# 75% gsp 25% lab



## Engineer_Hawk (Dec 28, 2014)

Hello, 

My question is could my dog be good for duck hunting? Or is it just good for pointing? I plan on taking him to classes this spring or maybe just training him myself to save money.


----------



## hemionus (Aug 23, 2009)

My experience with mixed breeds are you get the instinct of one of the breeds, not both, or you have one confused dog. I think time will tell and you will just have to figure him (or her) out. And I am not knocking mixed bred dog, some turn out great, but I think it takes time to find out what you have. That is my experience.


----------



## Engineer_Hawk (Dec 28, 2014)

Ya I hear what your saying, he does point a lot more than retrieve though. He's starting to play fetch more so idk I guess I will have to wait a little more. Afterall, he is only 4 1/2 months old haha.


----------



## chukarflusher (Jan 20, 2014)

It depends on what kinda line the75percent is my personal opinion is some gsps are better duck hunters than other they used to be and some lines still are a very versatile dog and any dog can be trained to retrieve with a good solid force fetch foundation I saw a beagle take a pretty good line on a blind in water so I don't know why yourdog can't do both at that young make every thing fun and an adventure


----------



## redleg (Dec 5, 2007)

My GSP retrieved a lot of ducks, and a pheasant that landed in the sevier river. He loved water retrieves.


----------



## USMARINEhuntinfool (Sep 15, 2007)

It will depend on what drives he has and what you cultivate with him. If he has the drive to retrieve and you cultivate it properly he could be a dandy duck dog. If he has 0 drive to retrieve you're SOL. If he will retrieve and wants to retrieve focus on making the retrieving a really positive thing until he loves to do it.


----------



## Hoopermat (Dec 17, 2010)

I use my GSP for ducks and he does great. But he doesn't hold up well in very cold weather. 
So now I have a heater on the boat for him and he can hunt well into the years cold weather. As for the retrieving. He will bring back everything I shoot. And with his nose he can find a lot of birds deep in the phrag. And GSP's are very strong swimmers.


----------



## hemionus (Aug 23, 2009)

Retrieving won't be a problem either way. Both breeds love to retrieve. The pointing/flushing/how far he ranges combination is going to be the surprise. What I meant as far as confused is the scenario of maybe he likes to point but only ranges a few yards out like a lab, what is the point of that. Or what if he ranges out bigger like a pointer but wants to flush like a lab.


----------



## bamacpl (Jun 1, 2010)

I have a english pointer/lab mix. He has tons of drive & finds birds well. He does range out 100yds or so, but more often than not flushes he is only 1.5yrs old. I still ain't sure if he's gonna actually be a good pointer or not? I sure hope so!!!! He retrieves very well & LOVES water


----------



## bamacpl (Jun 1, 2010)

Dataset content —
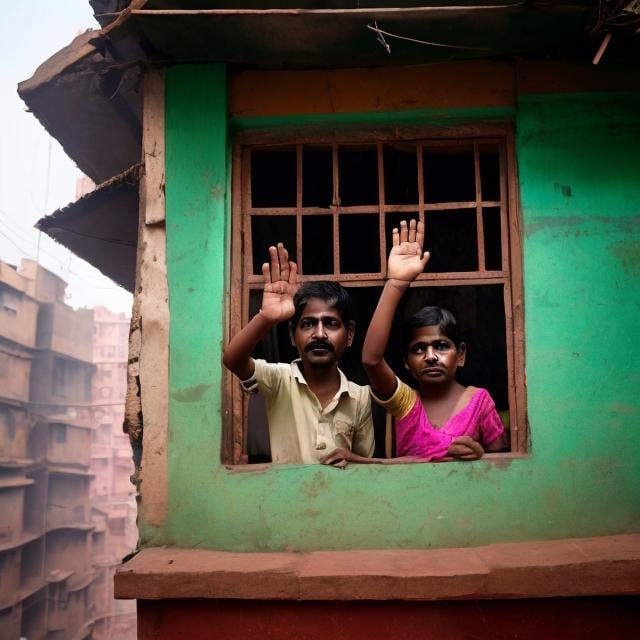 Prompt: Indians living in crowded quarters waving from a window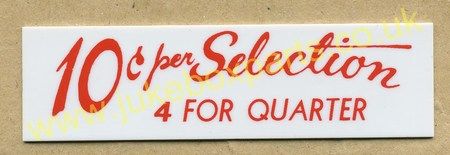 Seeburg V, VL & KD Drum Pricing Card 10 Cents Selection (JP505)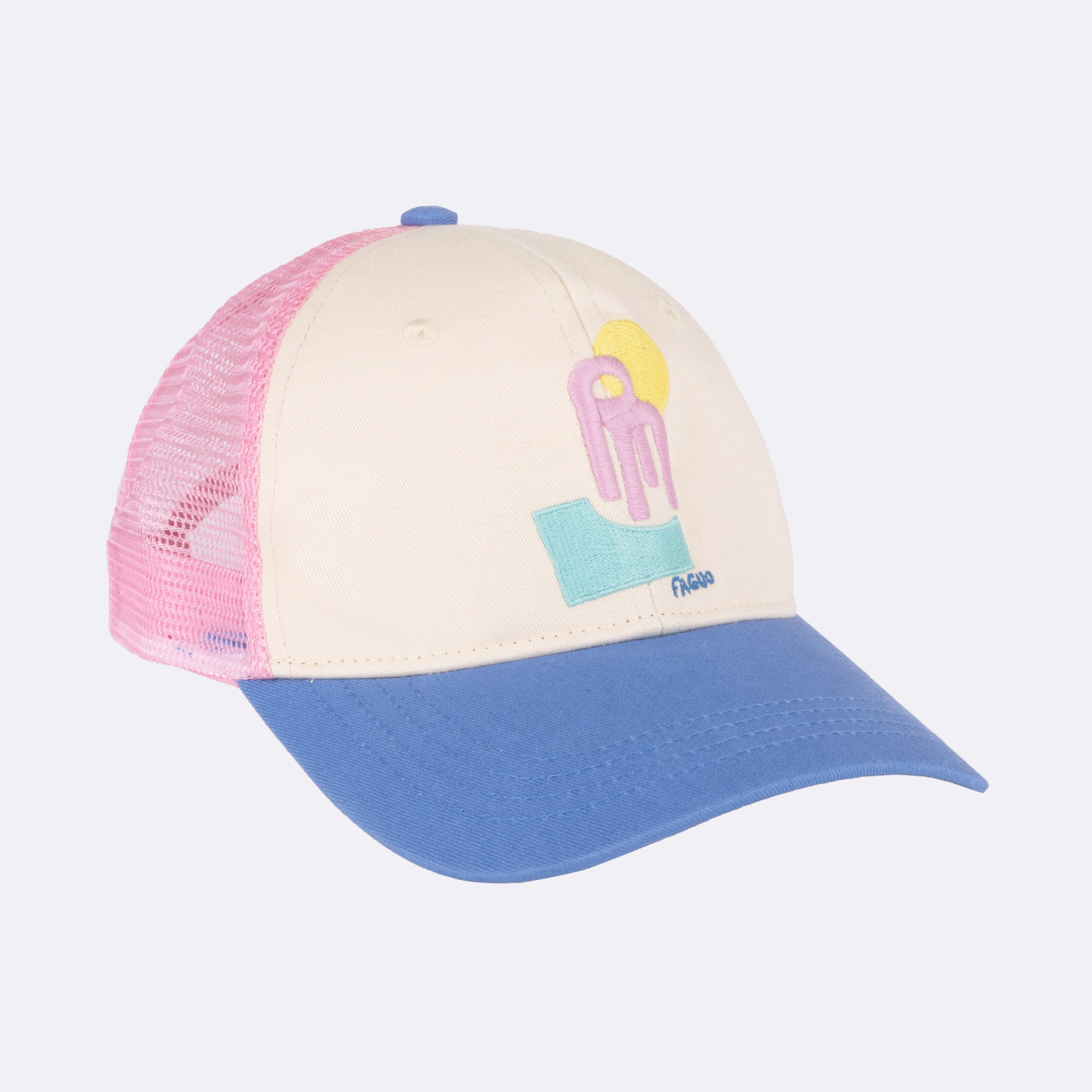 Casquette bleue & rose - Diego Faivre coton et polyester - modèle trucker cap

What to do —
1. In the duck-hunting dog thread, what did Hoopermat put on the boat so his GSP could keep hunting in cold weather?
2. Pick up the duck-hunting dog thread at the point where it stops and carry it forward.

Answers to the exercise —
1. A heater.

2.
----------



## Engineer_Hawk (Dec 28, 2014)

bamacpl said:


> [iurl="http://utahwildlife.net/forum/attachment.php?attachmentid=51178&d=1420158667"]
> 
> 
> 
> ...


Good lookin dog! I'll post a pic of mine


----------



## Engineer_Hawk (Dec 28, 2014)

Here's a few pictures where I've taken him out to do some scouting with me. He did fine with the gun shots and always went back n forth using his nose a lot. He did point a few times as in the second picture but not a bird lol.


----------



## bamacpl (Jun 1, 2010)

️️️Oh man!!! That is a beautiful dog!!!️️️


----------



## bamacpl (Jun 1, 2010)

Where do you live Engineer? I live in Roy.....looks like your up this way


----------



## Engineer_Hawk (Dec 28, 2014)

bamacpl said:


> Where do you live Engineer? I live in Roy.....looks like your up this way


Ya I live on the Airforce base. I actually work right off of 5600 s and 1900 w though as a recruiter for the time being, I'm originally an engineer.


----------



## bamacpl (Jun 1, 2010)

Engineer_Hawk said:


> Ya I live on the Airforce base. I actually work right off of 5600 s and 1900 w though as a recruiter for the time being, I'm originally an engineer.


Cool I work up on HAFB as well. I could show YA some good places to get your dog into birds over this off season around here locally to get him exposed etc....give me a call
Derek
801-643-8102


----------



## Engineer_Hawk (Dec 28, 2014)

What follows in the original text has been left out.